DOCUMENT PASSAGE
********

Now, no one can deny that climate change poses a serious medium-term threat to agricultural production and yields, and that governments are doing a miserably bad job at combating it. But overall, global markets for basic food commodities have performed astonishingly well in recent years, overcoming the shock of the Ukraine invasion.

There’s a lot of attention on high-income consumers and first-world issues like food manufacturers sneakily downsizing chocolate bars in response to higher cocoa prices. Variable rainfall and high temperatures can be terrible news for cocoa growers in sub-Saharan Africa selling into the European market, of course. But this is not a general crisis for the globalisation of food.

Price rises in these products for consumers in rich countries at the end of the supply chain are minor inconveniences. Coffee, tea, cocoa and chocolate between them make up comfortably less than 1 per cent of the consumer price basket in the UK, for example. Sharp price rises in those products last year didn’t stop overall British consumer price inflation going down — as indeed it has in the US, where consumer food price inflation is now below the overall rate.

The prices of staple foods which matter more to low-income countries have been gratifyingly under control. A jump in wheat prices in February 2022 because of the threat to Black Sea grain and fertiliser exports had been reversed five months later. Global cereal prices as measured by the Food and Agriculture Organization index are below where they were at the end of 2020.

Line chart of Prices on global commodity markets showing Going with the grain

Steve Wiggins, principal research fellow at ODI, the UK-headquartered think-tank, says: “Every time prices streak upwards we’re told by people who don’t know anything about commodities that global food markets are broken and things will never be the same again.” In fact, he says, by the time of the invasion, prices were already near the top of a traditional commodity cycle that started in the middle of 2020. After the shortlived impact of Ukraine had dissipated, global supply increased and the down phase proceeded. It’s an age-old cliché but it’s true: output responds to demand, and the best cure for high prices is high prices.

Critically, not only did production recover but the world trading system continued to function. Russia’s hope in 2022 of creating famine abroad to force its foes to back down and lift sanctions miserably failed. As the World Bank points out, apart from Ukrainian grain being exported via EU countries, west African nations previously dependent on Black Sea wheat were able to source from elsewhere, including southern hemisphere growers like Argentina.

********

Scene question data

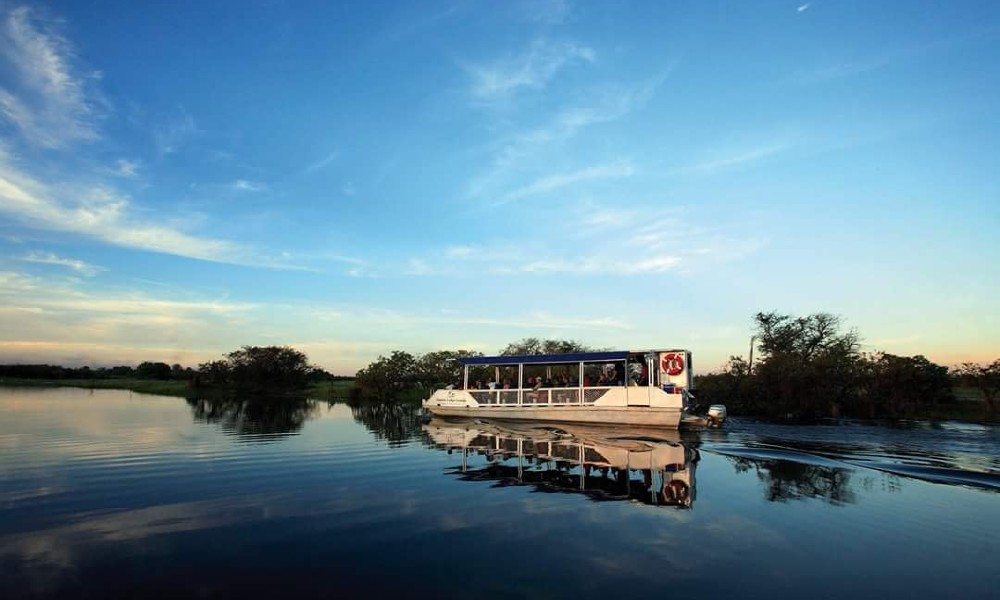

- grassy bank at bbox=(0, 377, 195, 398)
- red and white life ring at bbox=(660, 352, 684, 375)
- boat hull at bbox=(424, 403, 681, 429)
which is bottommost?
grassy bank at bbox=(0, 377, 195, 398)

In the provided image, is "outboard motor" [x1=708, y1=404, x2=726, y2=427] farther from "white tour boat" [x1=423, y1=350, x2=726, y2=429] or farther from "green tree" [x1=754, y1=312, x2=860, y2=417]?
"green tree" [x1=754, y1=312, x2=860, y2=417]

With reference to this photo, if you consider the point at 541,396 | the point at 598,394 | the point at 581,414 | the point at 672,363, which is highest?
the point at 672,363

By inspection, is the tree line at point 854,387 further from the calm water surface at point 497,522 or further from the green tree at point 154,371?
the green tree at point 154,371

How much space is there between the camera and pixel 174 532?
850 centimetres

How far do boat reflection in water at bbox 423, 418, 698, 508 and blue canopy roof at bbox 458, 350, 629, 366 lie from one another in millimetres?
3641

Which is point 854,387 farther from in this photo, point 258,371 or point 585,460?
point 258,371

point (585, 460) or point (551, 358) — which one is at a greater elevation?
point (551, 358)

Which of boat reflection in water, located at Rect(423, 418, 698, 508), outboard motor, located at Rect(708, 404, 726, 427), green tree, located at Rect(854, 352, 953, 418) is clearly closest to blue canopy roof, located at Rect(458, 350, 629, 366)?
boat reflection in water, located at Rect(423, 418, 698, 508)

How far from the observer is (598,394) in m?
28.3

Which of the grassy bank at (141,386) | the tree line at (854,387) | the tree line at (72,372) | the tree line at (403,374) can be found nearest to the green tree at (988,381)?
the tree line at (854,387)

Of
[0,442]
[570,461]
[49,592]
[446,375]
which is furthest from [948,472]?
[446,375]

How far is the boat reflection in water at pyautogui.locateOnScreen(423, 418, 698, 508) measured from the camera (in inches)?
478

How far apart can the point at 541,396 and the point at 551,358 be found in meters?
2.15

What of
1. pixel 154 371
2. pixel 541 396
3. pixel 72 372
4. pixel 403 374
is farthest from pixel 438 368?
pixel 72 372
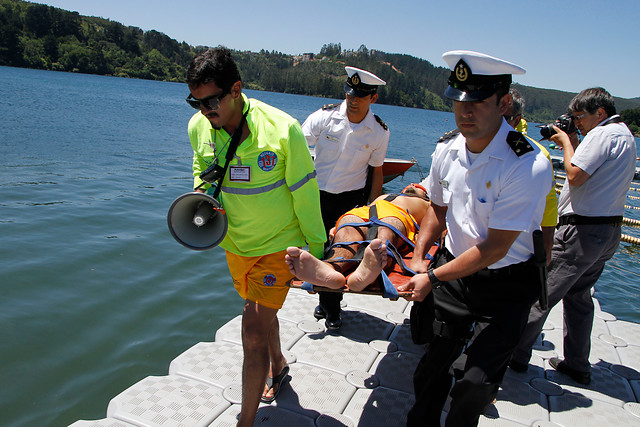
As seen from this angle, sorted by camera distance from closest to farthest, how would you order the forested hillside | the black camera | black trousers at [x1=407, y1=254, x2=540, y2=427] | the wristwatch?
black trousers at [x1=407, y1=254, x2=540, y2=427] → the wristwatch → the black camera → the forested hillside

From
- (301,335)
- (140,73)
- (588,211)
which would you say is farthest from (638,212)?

********

WHAT IS BEING ASKED
Condense the paragraph beginning "The prices of staple foods" in the passage on global food markets into a short bulleted list that keeps its main facts. The data has nothing to do with what comes next.

WRITTEN ANSWER
- Prices of staple foods, which matter more to low-income countries, have stayed under control.
- Wheat prices jumped in February 2022 because of the threat to Black Sea grain and fertilizer exports, but the jump had been reversed five months later.
- Global cereal prices on the Food and Agriculture Organization index are below their end-2020 level.